I realize when I tell people that Yom Kippur is my favorite holiday, they might think I’m crazy. How can a day with no food and water even get close to some of the joyous Jewish holidays such as Purim and Chanukah?
There is such a power, such a beauty about the Yamim Noraim, the 10 days of awe, that creates this holiness in time, in my opinion, unlike any of the other holidays, except for, of course, Shabbat. The peak of that holiness is on Yom Kippur.
In a world so seemingly distant from the onset of Jewish thought and practice, I strive to always identify points of relevancy and meaning in our world today.
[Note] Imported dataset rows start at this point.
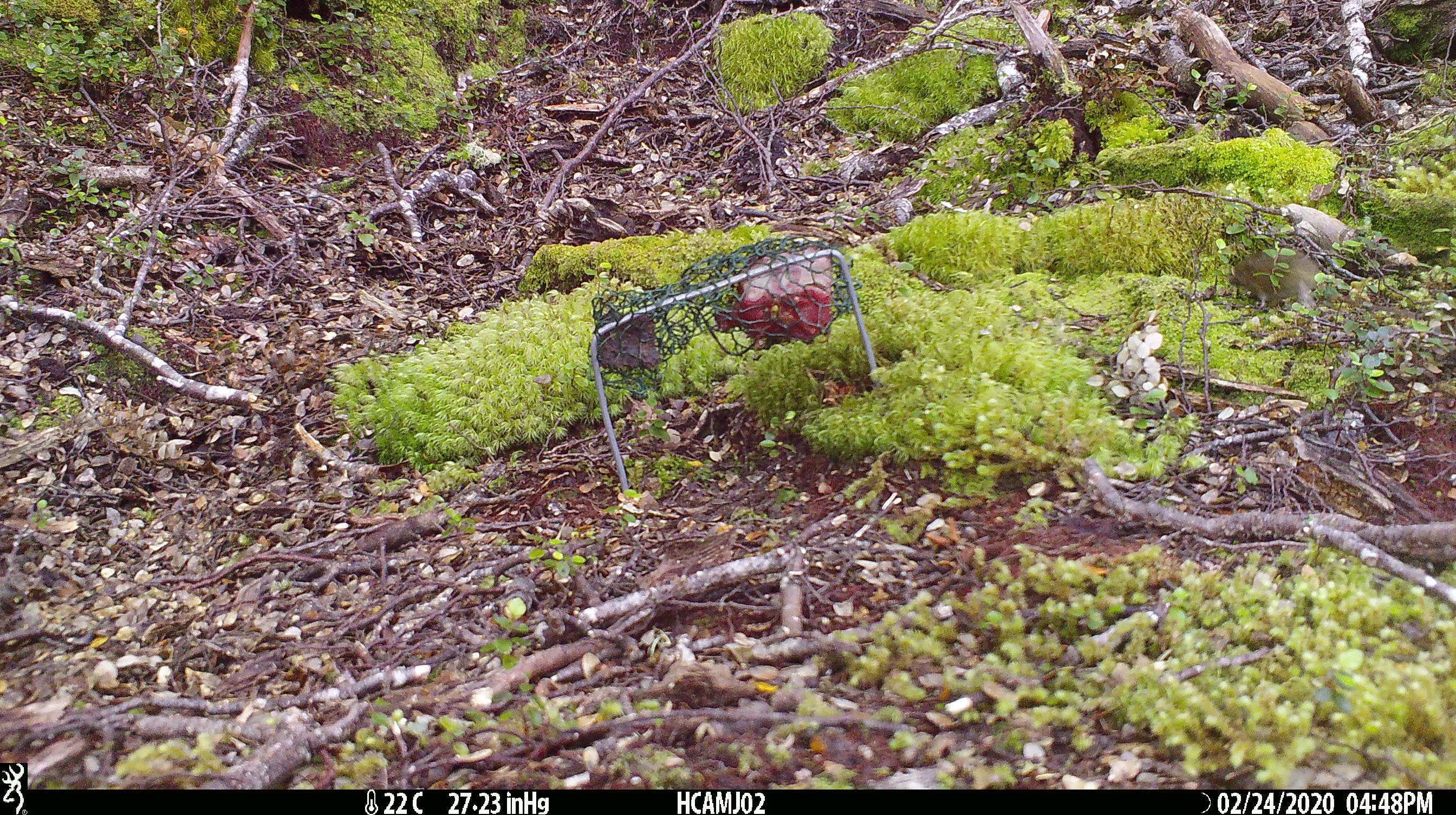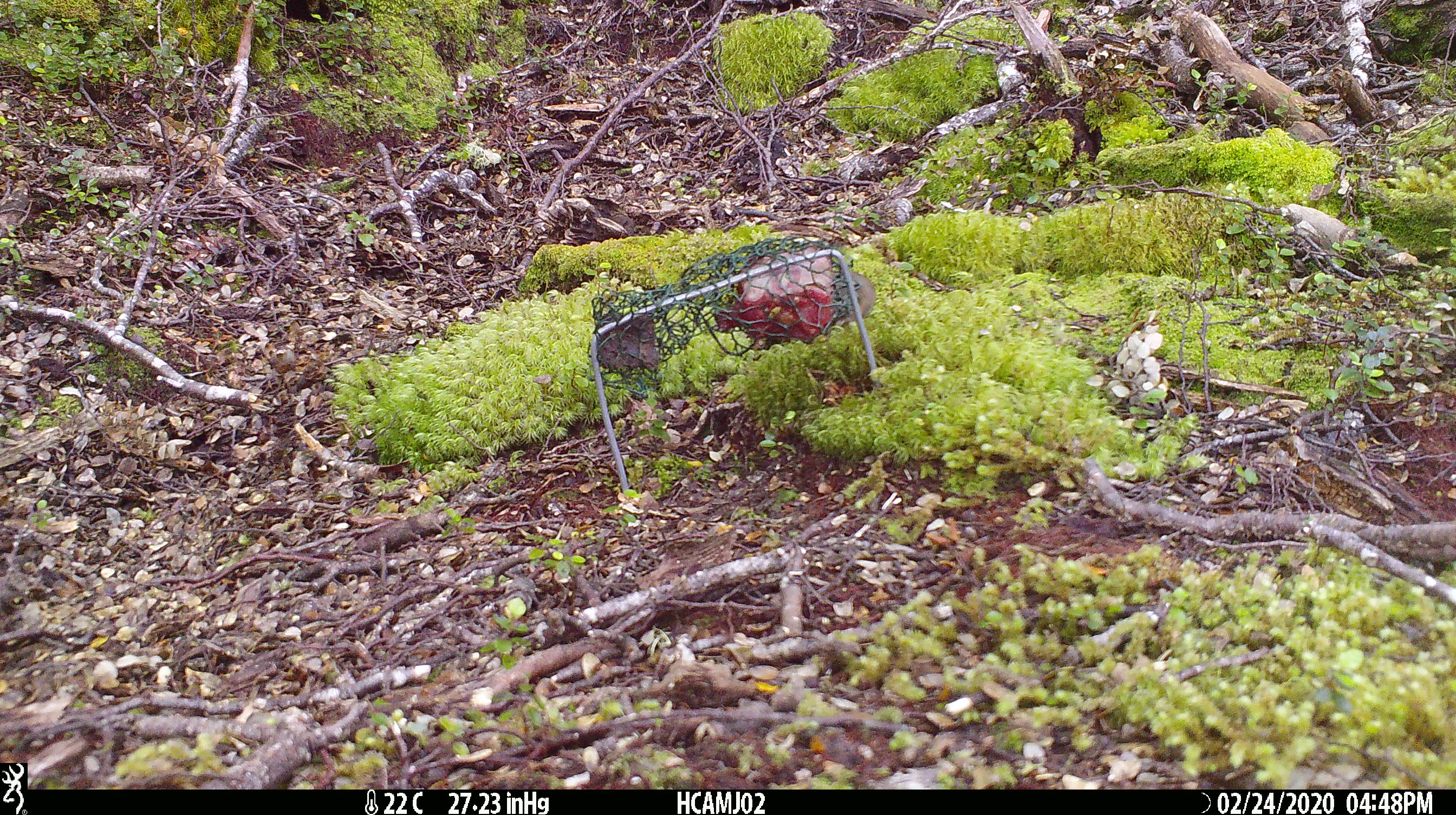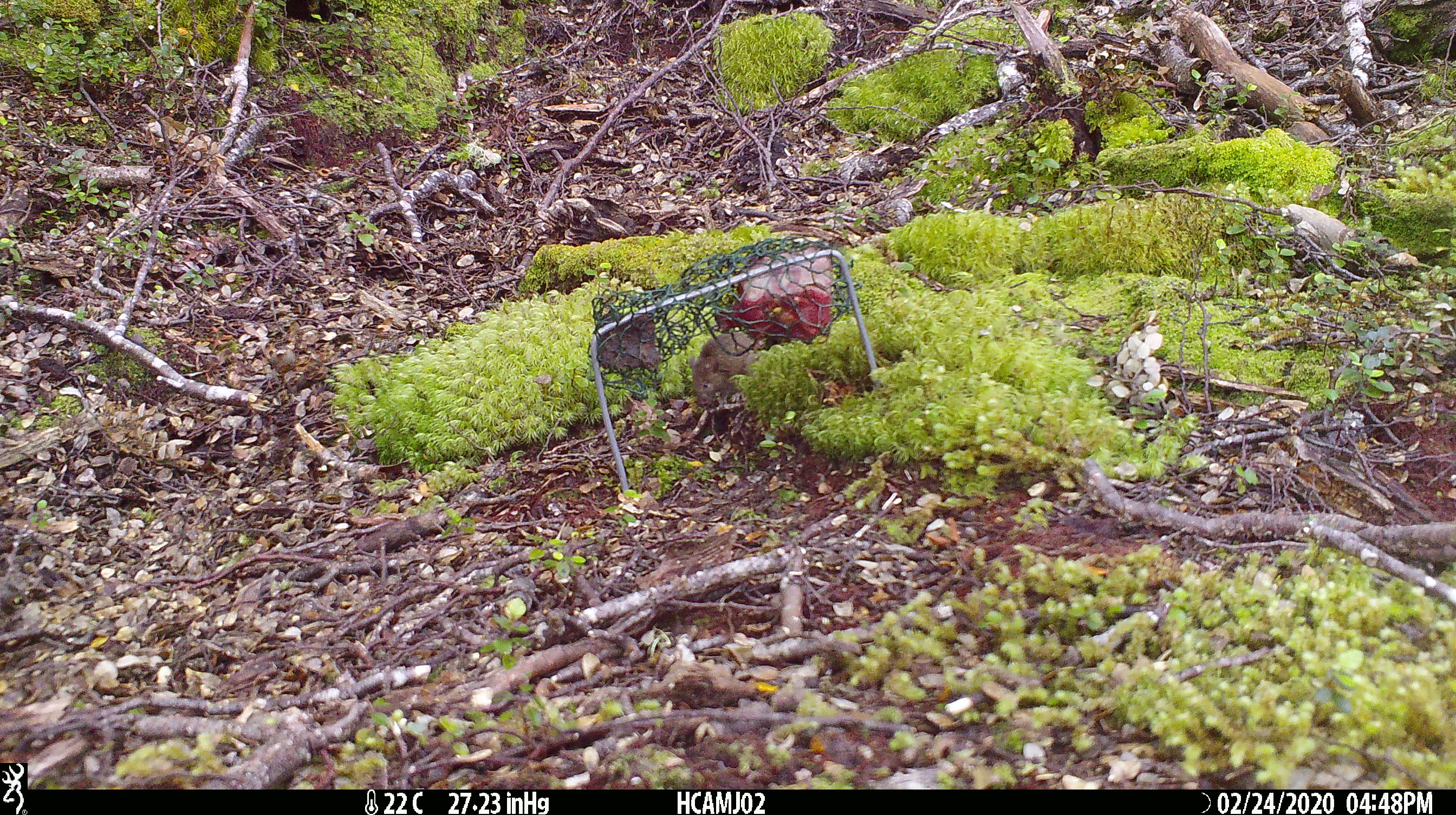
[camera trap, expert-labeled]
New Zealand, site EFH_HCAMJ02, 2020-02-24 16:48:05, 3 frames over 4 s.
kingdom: Animalia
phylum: Chordata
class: Mammalia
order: Rodentia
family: Muridae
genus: Mus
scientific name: Mus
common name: mouse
One way I believe we can create that relevancy is through action – what do Jewish beliefs, values and traditions call me to do that will make a difference in my world today and the future? What is my call for action?
This is exactly what the Shofar represents. When we hear the sound of the shofar, it’s our call for action – Wake up! Look around you. What is happening in our world? Of course, this can be a challenging feat as the world is changing drastically before our eyes. Whether it’s with technology and the new element of AI, or human influence on climate change, human influence is making an impact on the future. Have we already forgotten only yesterday, when we didn’t allow our children to play outside because of bad air quality? Natural disasters, wildfires, extreme temperatures, the loss of seasons – this is the human influence.
This season is the birthday of the world, the birthday of humanity, the birthday of when we were given our first responsibility: protect the land. What fingerprints do we want to leave on the world when we are no longer here? How will we assure a beautiful world for our future generations?
But the shofar is simultaneously saying something else. “If I am not for myself, who will be? And when I am for myself, what am I? And if not now, then when?” Pirkei Avot 1:14
The shofar reminds us that it’s not just what we believe, or even what we say, but it’s our actions that truly activate the transformation. We can’t sit back as bystanders, watching the future come to be before our eyes. “If not now when”— we must take action. It’s the essence of action that renews our soul on Yom Kippur. Teshuva, tefillah and tzedakah — the power to cleanse our soul is through these three actions. Teshuva is returning, tefillah is prayer, and tzedakah is charity.
Why is Yom Kippur my favorite holiday? How blessed are we to have a day with an inherent power to cleanse my soul, bring me back to my true purpose in life, and let me start fresh.
If someone performs one mitzvah, they tip the balance and that of the entire world to the side of merit and bring deliverance and salvation to themselves and others. This is implied in Proverbs.
Let’s do teshuva together, bringing awareness to our responsibilities to ourselves, to those around us, to our world today, and to the future. Let’s bring ourselves to action, remembering that whether we have an influence on just one person, or thousands, we are in the process of cultivating the future – we must take action to assure our values live on. What action will you take this new year to assure the fingerprint you’re leaving on the world is one you are proud of?